Cass. sez. Pen. 20 marzo 2014 n. 13088
Il mobbing attuato dal direttore di produzione e del suo collaboratore in una azienda con 50 dipendenti, allocata in uno stabilimento di “notevole entità spaziale”, non è inquadrabile nel reato di maltrattamenti in famiglia ex art. 572 c.p.
La Suprema Corte è ormai orientata in maniera consolidata nel ritenere che le condotte persecutorie poste in essere dal lavoratore possano integrare il delitto di maltrattamenti in famiglia (art. 572 c.p.), ma solo se realizzate in un contesto avente natura para familiare, in cui il rapporto intersoggettivo che si instaura tra datore di lavoro e lavoratore subordinato in quanto caratterizzato dal potere direttivo e disciplinare che la legge attribuisce al primo nei confronti del secondo.

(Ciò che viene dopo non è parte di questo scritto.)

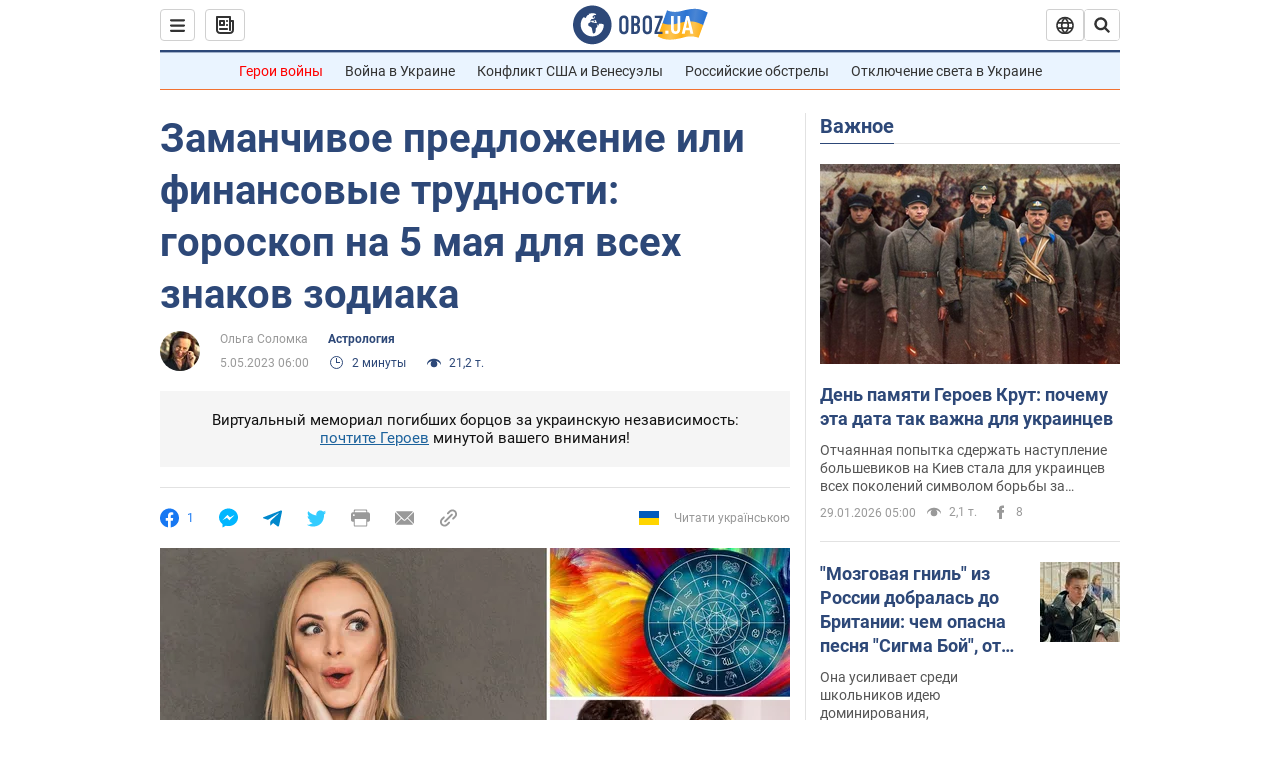

--- FILE ---
content_type: application/x-javascript; charset=utf-8
request_url: https://servicer.idealmedia.io/1418748/1?nocmp=1&sessionId=697b27e3-04f53&sessionPage=1&sessionNumberWeek=1&sessionNumber=1&scale_metric_1=64.00&scale_metric_2=256.00&scale_metric_3=100.00&cbuster=176967881948115825194&pvid=8941759f-41d8-41f6-adb8-bcdd647b4610&implVersion=11&lct=1763555100&mp4=1&ap=1&consentStrLen=0&wlid=f06e6e4a-ebfc-4bf4-8b57-ab4450484d8a&uniqId=175e5&niet=4g&nisd=false&evt=%5B%7B%22event%22%3A1%2C%22methods%22%3A%5B1%2C2%5D%7D%2C%7B%22event%22%3A2%2C%22methods%22%3A%5B1%2C2%5D%7D%5D&pv=5&jsv=es6&dpr=1&hashCommit=cbd500eb&apt=2023-05-05T06%3A00%3A00&tfre=3984&w=0&h=1&tl=150&tlp=1&sz=0x1&szp=1&szl=1&cxurl=https%3A%2F%2Fsoc.obozrevatel.com%2Fastrologiya%2Fzamanchivoe-predlozhenie-ili-finansovyie-trudnosti-goroskop-na-5-maya-dlya-vseh-znakov-zodiaka.htm&ref=&lu=https%3A%2F%2Fsoc.obozrevatel.com%2Fastrologiya%2Fzamanchivoe-predlozhenie-ili-finansovyie-trudnosti-goroskop-na-5-maya-dlya-vseh-znakov-zodiaka.htm
body_size: 813
content:
var _mgq=_mgq||[];
_mgq.push(["IdealmediaLoadGoods1418748_175e5",[
["tsn.ua","11978582","1","Україну накриє нова хвиля холоду: метеорологиня назвала дати","У деяких регіонах очікується до 20 градусів морозу.","0","","","","Tq0oM6gbzHD8RFSwk0eYiL0anhz9F3y-ra3fN_fcZHAwTJzDlndJxZG2sYQLxm7StWs2-zqsGj5eldGQrwP2fKldt0JdlZKDYLbkLtP-Q-VdTSbbDTO1IE7f9rUm4vBr",{"i":"https://s-img.idealmedia.io/n/11978582/45x45/285x0x630x630/aHR0cDovL2ltZ2hvc3RzLmNvbS90LzUwOTE1My9hMWU2ZGU3ZDg2YWY4NjY5MGIwZDA1NmVmMjc3Mzk2ZC5qcGVn.webp?v=1769678819-G6uO4Q04HwHca4ot6z2R0UYCq3nZlzPkX4yGoAKtwf4","l":"https://clck.idealmedia.io/pnews/11978582/i/1298901/pp/1/1?h=Tq0oM6gbzHD8RFSwk0eYiL0anhz9F3y-ra3fN_fcZHAwTJzDlndJxZG2sYQLxm7StWs2-zqsGj5eldGQrwP2fKldt0JdlZKDYLbkLtP-Q-VdTSbbDTO1IE7f9rUm4vBr&utm_campaign=obozrevatel.com&utm_source=obozrevatel.com&utm_medium=referral&rid=a98e18f8-fcf4-11f0-82aa-d404e6f98490&tt=Direct&att=3&afrd=296&iv=11&ct=1&gdprApplies=0&muid=q0tXhWZ5giq1&st=-360&mp4=1&h2=Rbff32NBHJZsO4wuvnxFysy2GX6xlGXVu7txikoXAu_3Uq9CZQIGhHBl6Galy7GA95KK7JNQ2sDlo0l8u01l5g**","adc":[],"sdl":0,"dl":"","category":"Общество Украины","dbbr":0,"bbrt":0,"type":"e","media-type":"static","clicktrackers":[],"cta":"Читати далі","cdt":"","tri":"a98e2972-fcf4-11f0-82aa-d404e6f98490","crid":"11978582"}],],
{"awc":{},"dt":"desktop","ts":"","tt":"Direct","isBot":1,"h2":"Rbff32NBHJZsO4wuvnxFysy2GX6xlGXVu7txikoXAu_3Uq9CZQIGhHBl6Galy7GA95KK7JNQ2sDlo0l8u01l5g**","ats":0,"rid":"a98e18f8-fcf4-11f0-82aa-d404e6f98490","pvid":"8941759f-41d8-41f6-adb8-bcdd647b4610","iv":11,"brid":32,"muidn":"q0tXhWZ5giq1","dnt":2,"cv":2,"afrd":296,"consent":true,"adv_src_id":39175}]);
_mgqp();
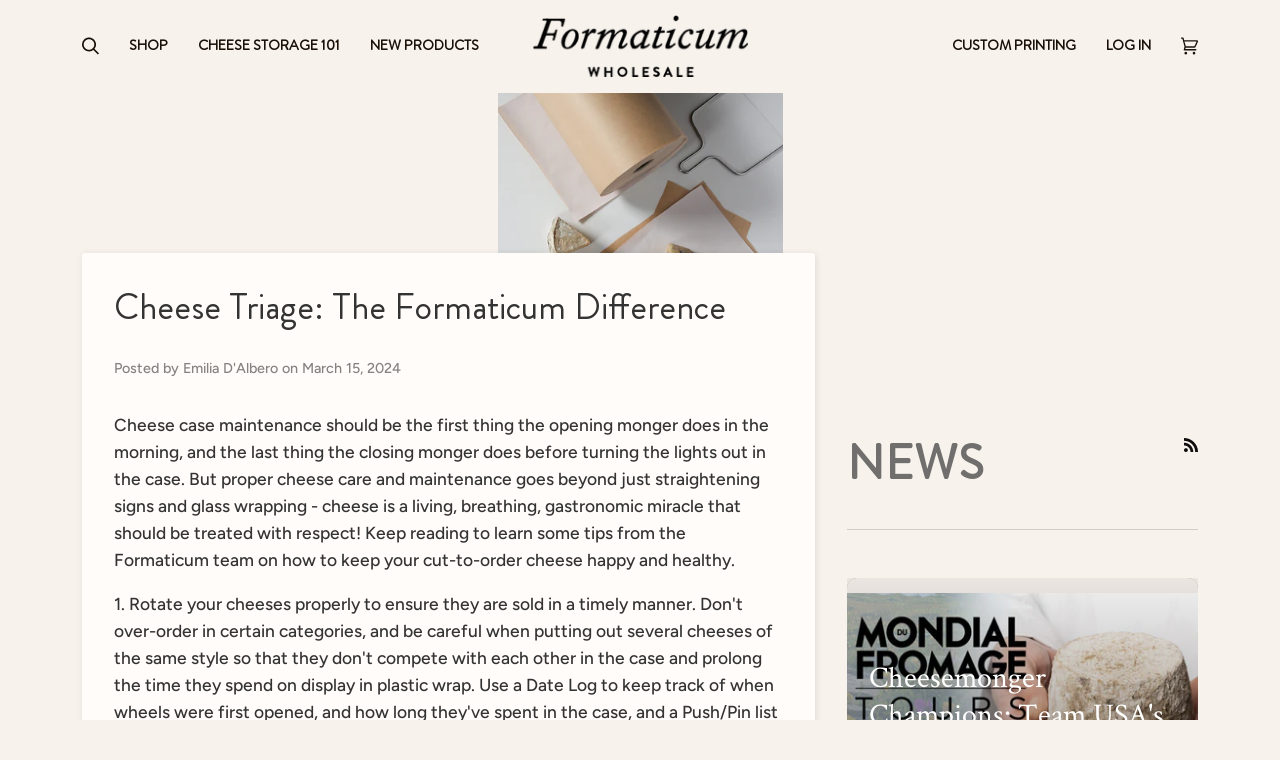

--- FILE ---
content_type: text/css
request_url: https://wholesale.formaticum.com/cdn/shop/t/18/assets/custom.css?v=117426537800493583781763707176
body_size: -448
content:
.section-hero-image .background-size-cover,.collection-hero .background-size-cover{background-size:cover!important}.sign-in-note{display:block;font-style:italic;color:#897052!important;font-size:20px}.menu__item.Custom.Printing{display:none}.cheese-image{width:73px;position:relative;-webkit-transform:translateY(-180%);transform:translateY(-180%);margin-bottom:-80px!important}@media only screen and (max-width: 700px){.cheese-image{-webkit-transform:translateY(-150%);transform:translateY(-150%)}}@media (max-width: 478px){.collection__products .js-grid{display:grid}.fade-in-child .background-size-cover{max-height:100%}.brick__block__image .fade-in-child .background-size-cover{max-height:100vw}.btn--long{min-width:180px;display:flex;align-items:center;justify-content:center}}
/*# sourceMappingURL=/cdn/shop/t/18/assets/custom.css.map?v=117426537800493583781763707176 */
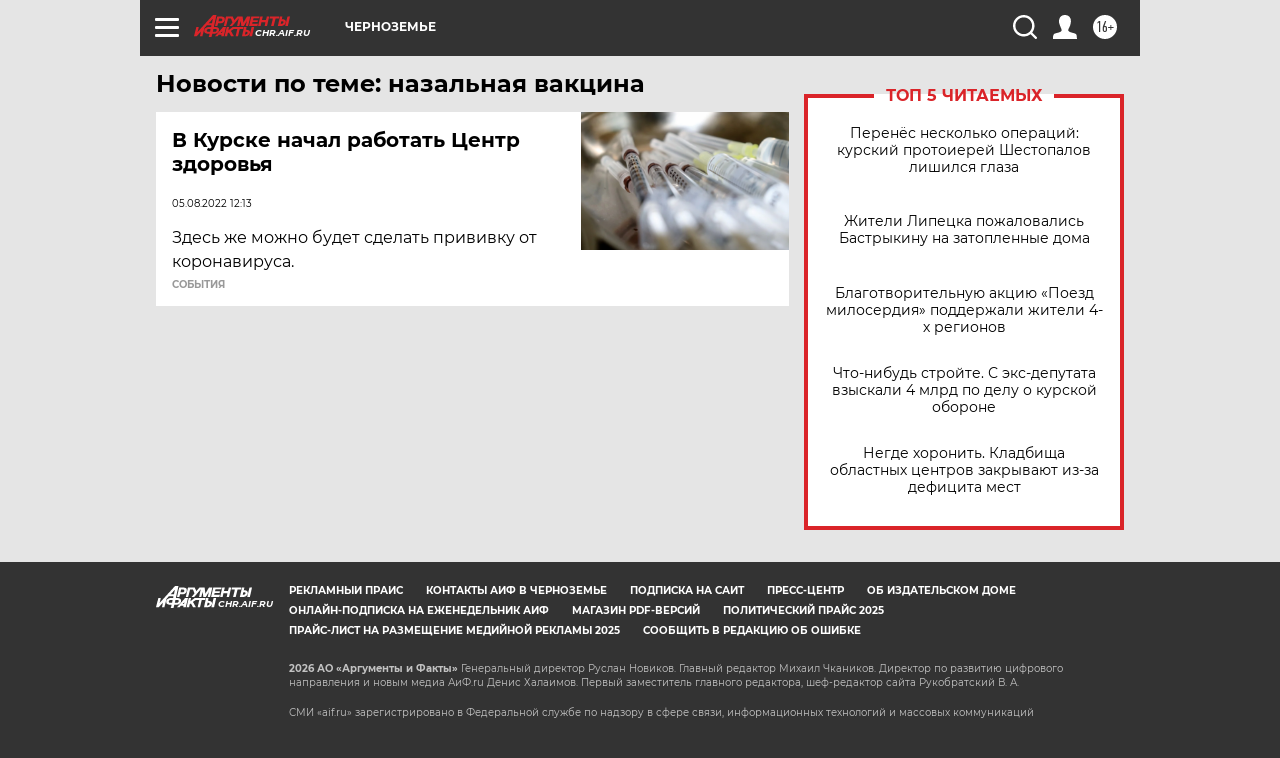

--- FILE ---
content_type: text/html
request_url: https://tns-counter.ru/nc01a**R%3Eundefined*aif_ru/ru/UTF-8/tmsec=aif_ru/692463996***
body_size: -72
content:
8C1179036970067FX1768949375:8C1179036970067FX1768949375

Nel caso di specie, di fronte alla condanna di due soggetti rispetto a condotte vessatorie nei confronti di tre dipendenti donne (tra cui “approcci sessuali tanto verbali quanto fisici”), secondo i Giudici di Legittimità essi non sono punibili per il reato in questione poiché “non ogni fenomeno di mobbing – e cioè di comportamento vessatorio e discriminatorio – attuato nell’ambito di un ambiente lavorativo, integra gli estremi del delitto di maltrattamenti in famiglia, in quanto, per la configurabilità di tale reato, anche dopo le modifiche apportate dalla legge n. 172 del 2012, è necessario che le pratiche persecutorie realizzate ai danni del lavoratore dipendente e finalizzate alla sua emarginazione (c.d. mobbing) si inquadrino in un rapporto tra il datore di lavoro ed il dipendente capace di assumere una natura para-familiare”.